Réconfort. Le voyage de Serge July, envisagé de longue date, lui a permis de réconforter la famille de Hussein Hanoun al-Saadi, en lui montrant l'ampleur de la mobilisation en France pour les deux otages. «J'ai vu toute la famille, son épouse Souha, ses quatre enfants et son beau-père, et ça a été un moment de grande émotion et d'amitié», explique-t-il. «Ils se sont dits très touchés et remercient du fond du coeur tous ceux qui se sont mobilisés.» Serge July a également eu des séances de travail avec les responsables de l'ambassade de France, qui a coorganisé la visite, et a rencontré dimanche des représentants du comité des oulémas, la principale instance religieuse sunnite, qui l'ont assuré «être optimistes» et que cette «visite ne sera pas inutile», ajoutant que le rapt de Florence Aubenas et de Hussein Hanoun était d'autant plus «une erreur, qui sera corrigée» que «la position de la France en Irak a toujours été honorable».

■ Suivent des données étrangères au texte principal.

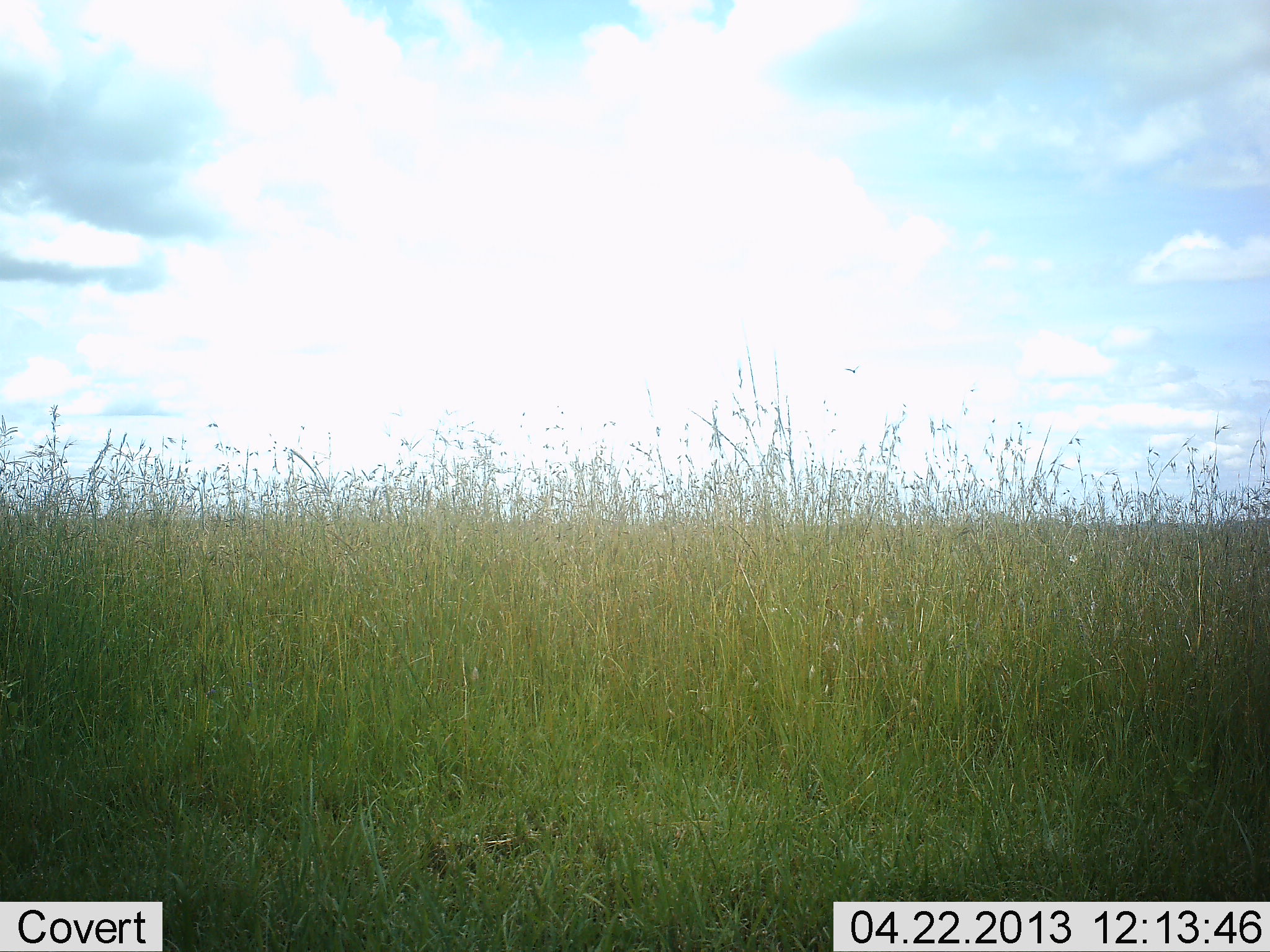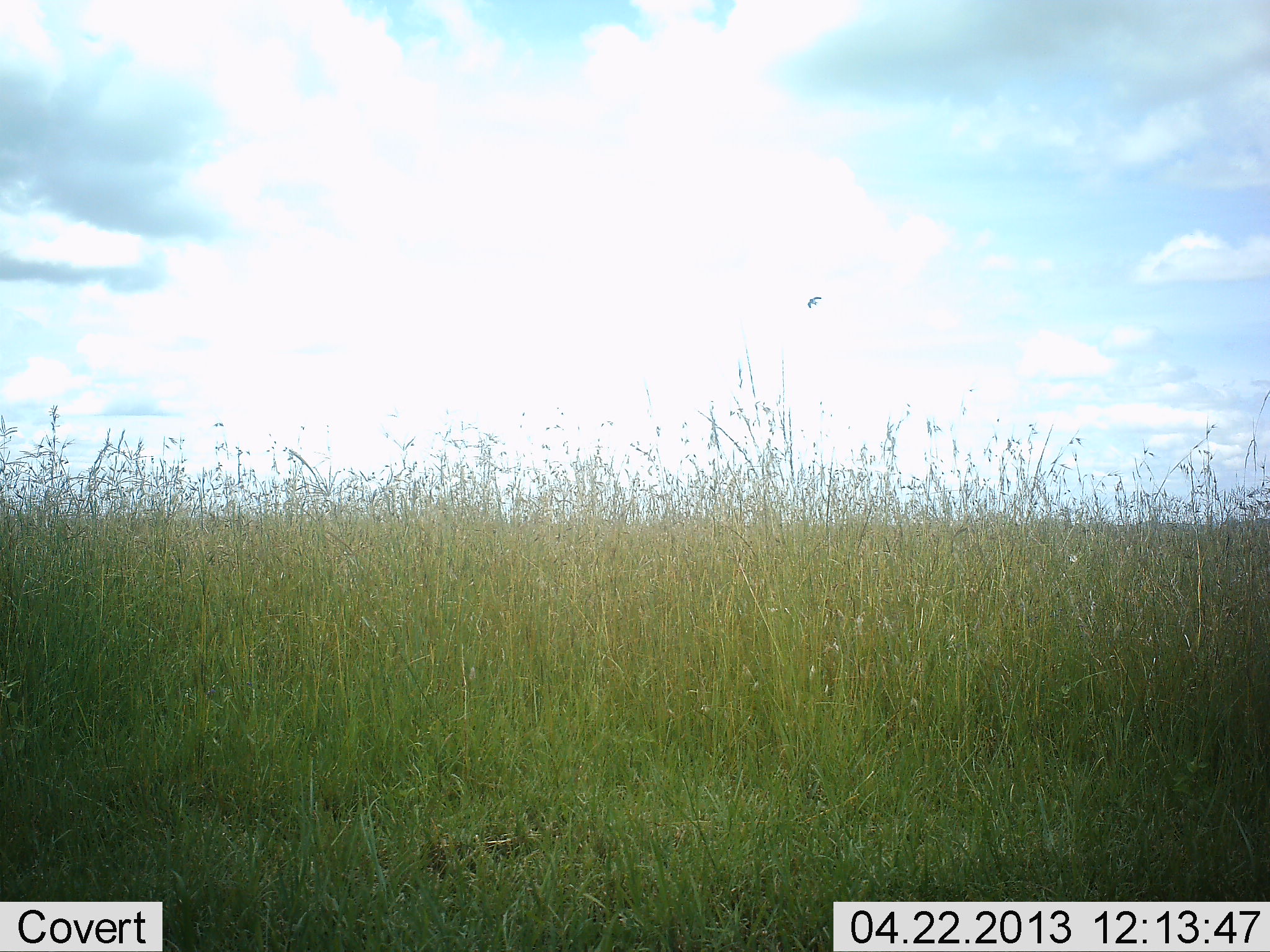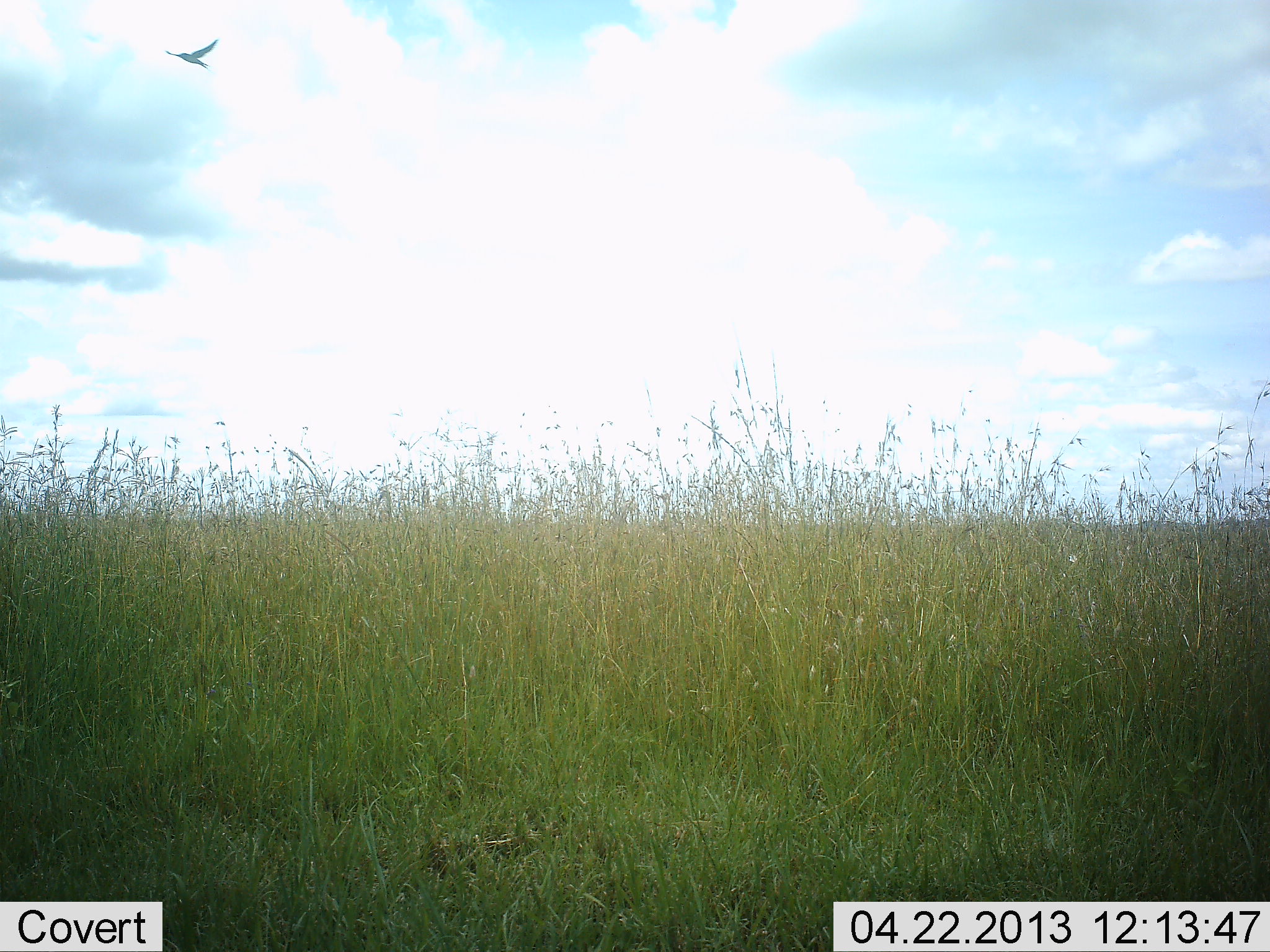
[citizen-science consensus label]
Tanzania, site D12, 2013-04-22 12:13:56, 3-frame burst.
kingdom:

Dans les appels nombreux qu'il a pu lancer à travers les médias irakiens, Serge July a demandé aux ravisseurs de prendre contact avec les autorités françaises, en espérant qu'ils atteignent aussi Florence et Hussein comme cela avait été le cas pour l'otage italienne Giuliana Sgrena : «Je veux profiter de ma présence à Bagdad pour lancer aux ravisseurs de Florence Aubenas et Hussein Hanoun un appel pour qu'ils engagent immédiatement des négociations avec l'ambassade de France», a-t-il déclaré à plusieurs chaînes de télévisions irakiennes.